*Exercise set*
#1 In the post about the Tesla Semi, what is the exact wording from "I do think there" up to and including "BSchmitt. So, yeah."? Retype it.
#2 What reasons for skepticism about Tesla's Semi project does the post about the Tesla Semi list from the LA Times article?
#3 In the post about the Tesla Semi, who wrote the Bloomberg piece on the Semi?
━━━ Text to read ━━━
The young people I know know all about Tesla and they’re all very excited about owning one in the future.
 
Never one to disappoint, the LA Times published a lengthy article this morning that ticks off all the reasons for people to be skeptical of Tesla's Semi project:

  • Everyone else is already doing some sort of "electric" truck (if you include hybrids, hydrogen, short-range electrics etc.)
  • Tesla will struggle to produce it (obligatory Model 3 reference)
  • Electric is not great for long haul
  • Competition is gearing up
  • Truckers/trucking companies are slow to change
  • Obligatory reference from industry guy saying no significant switch to EVs until 2030 or maybe 2025
Tesla's entry into truck-making presents a whole new challenge for Elon Musk

Tom Randall also published a piece in Bloomberg on the Semi that seems pretty balanced (aka "fanboyish"):

What Tesla's Big Rig Must Do to Seduce Truckers

I do think there is a decent chance that the Tesla Semi will truly be "mindblowing" in terms of the business case, but that the LA Times viewpoint is prevalent among many investors at least until Model 3 production is up and running and Tesla's ability to deliver on the Semi is more clear.

I personally am confident the Semi is going to turn the trucking world upside down much faster than the industry wags and skeptics think.

Russ Mitchell (LA Times) follows and tweets with MarkBS and BSchmitt. So, yeah.
━━━ Record excerpts ━━━
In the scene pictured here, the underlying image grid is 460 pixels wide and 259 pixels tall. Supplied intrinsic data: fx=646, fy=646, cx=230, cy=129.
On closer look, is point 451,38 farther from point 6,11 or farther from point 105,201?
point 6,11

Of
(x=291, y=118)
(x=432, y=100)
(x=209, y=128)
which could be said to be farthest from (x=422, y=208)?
━━━
*Results for the exercise*
#1
I do think there is a decent chance that the Tesla Semi will truly be "mindblowing" in terms of the business case, but that the LA Times viewpoint is prevalent among many investors at least until Model 3 production is up and running and Tesla's ability to deliver on the Semi is more clear.

I personally am confident the Semi is going to turn the trucking world upside down much faster than the industry wags and skeptics think.

Russ Mitchell (LA Times) follows and tweets with MarkBS and BSchmitt. So, yeah.

#2
- Everyone else is already doing some sort of "electric" truck (if you include hybrids, hydrogen, short-range electrics etc.)
- Tesla will struggle to produce it (obligatory Model 3 reference)
- Electric is not great for long haul
- Competition is gearing up
- Truckers/trucking companies are slow to change
- Obligatory reference from industry guy saying no significant switch to EVs until 2030 or maybe 2025

#3 Tom Randall